Earth hit by solar storm, August 2010 - NASA photoUPDATE August 30, 5:00 AM ET
Last night John Batchelor asked science writer and space exploration historian Robert Zimmerman about Solar Cycle 24. Bob's response cast into question recent reports about the cycle, which have raised alarms that SC24 could generate massive solar storms as the cycle reaches its maximum. (See post below.)
John asked about the spectacular solar storm that lit up the Earth's magnetic field (see the picture above) and Bob replied nonchalantly that it was actually a pretty weak storm LOL.
Bob said that SC24, which began in January 2008, is already showing signs that it will have a weak maximum. He also explained that scientists have projected that about every 200 years an entire solar cycle is weak and that the current cycle is showing signs of being that type. He added that if SC24 does turn out to be as weak as projected it would be arriving right on time -- 200 years after the last weak solar cycle!

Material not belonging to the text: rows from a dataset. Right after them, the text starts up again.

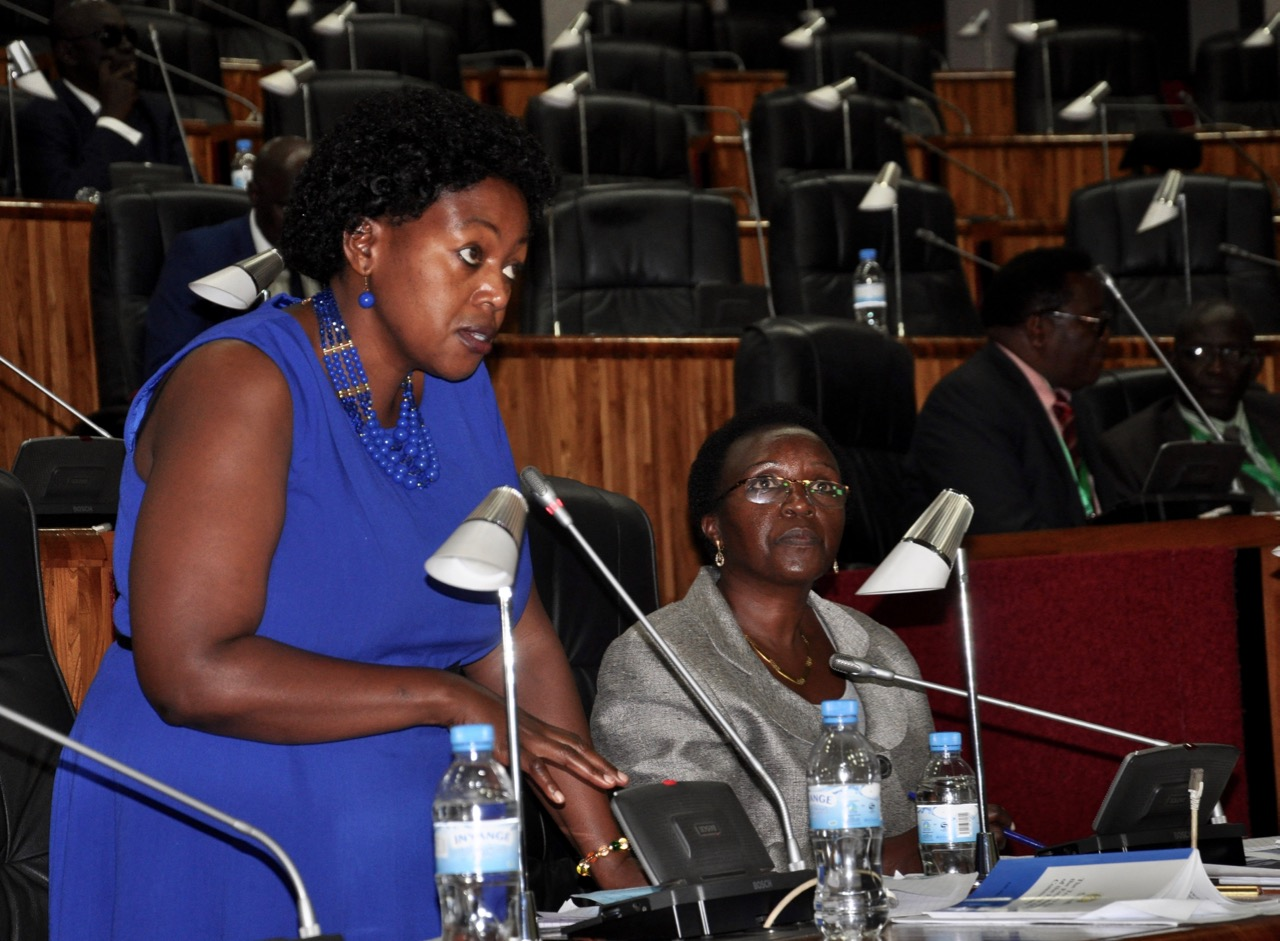Hon Nancy Abisai, the mover of the Bill on Gender Development and Equality speaks as Hon Dr Odette Nyiramilimo looks on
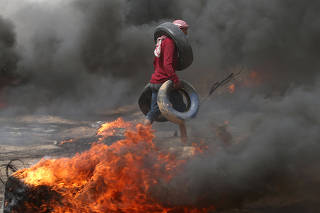 Demonstrator carries tires during clashes with Israeli troops at a protest where Palestinians demand the right to return to their homeland, at the Israel-Gaza border in the southern Gaza Strip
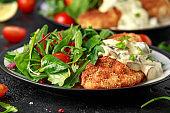 Chicken steak in Breadcrumbs with mushrooms and vegetables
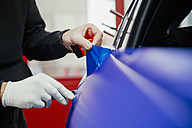 Man wrapping car with vinyl foil - ZEDF000053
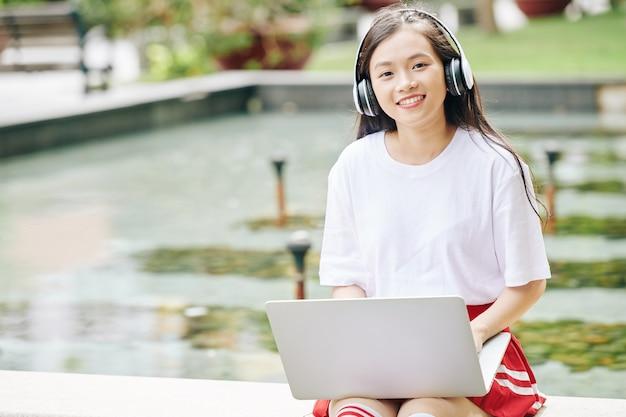 キャンパスでラップトップで作業するときにヘッドフォンを身に着けているスマートな10代の少女の肖像画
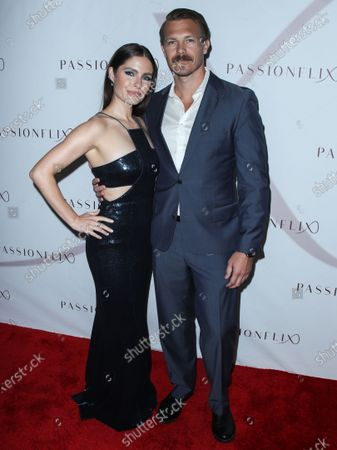 Actress Olivia Applegate and actor Michael Roark arrive at the Los Angeles Premiere Of Passionflix's Series 'Driven' Season 2 held at AMC Santa Monica 7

So. Although I changed the original title of this post to reflect a toned-down view of SC24, I am leaving it up because it's a good reminder to this blogger and readers that the more dramatic the news report the more carefully it must be approached. I am keenly aware of this dictum when I take in foreign relations and defense news but I admit that news about the dramatic solar storm this month and equally dramatic reports about its implications took me off guard.
(The NASA report I linked to below, published at the start of SC24, is still useful background information on SC24.)
Someday, sure as rain, Earth will be visited by destructive solar storms -- but probably not during Solar Cycle 24 if Bob Zimmerman is correct -- and after listening to his illuminating discussions on Batchelor's show over the years I give attention to his knowledge of scientific opinion on space matters.
As of this time the podcast for the Sunday interview (11:50 PM; 11:00-12:00 podcast segment) is not yet posted to the WABC radio website; it should be available later today.
Solar Cycle 24 officially began on January 4, 2008 when astronomers noted the appearance of a reversed-polarity solar flare that was a mere dot, no wider than Earth, on the sun's vast surface. But Sunspot 981 was the harbinger of a solar storm so massive, worst-case scenario is that it will crash all the power grids on Earth. As to when the storm will strike, that's a matter of conjecture. It could be a century from now, or within the next year or two.
What has been established is that solar cycles occur in 11 year phases and that if history is a guide we're overdue for a 'big one.' Even if Solar Cycle 24 doesn't bring the big one, which can occur while a solar cycle is firing the maximum number of flares, a mini-big one during SC 24's maximum would still wreak havoc with satellites and global positioning systems.
If the big one hits in your lifetime don't worry, you won't fry or turn radioactive. It's just that if you train carrier pigeons or know how to work an abacus or slide rule you can name your price, at least until the engineers completely restore all the crashed electronic systems, which could take a year or maybe two or three or four.
But if you'd like to scare yourself silly, or you're one of those people who will be heartbroken if nothing terribly strange happens in 2012, you can read this article and focus on the worst-case predictions from scientists. The more phlegmatic Pundita readers can make do with this NASA report. And there's Wikipedia's article, for those who haven't the faintest idea what solar cycles do. They do a lot, including influencing the weather in space and Earth's climate.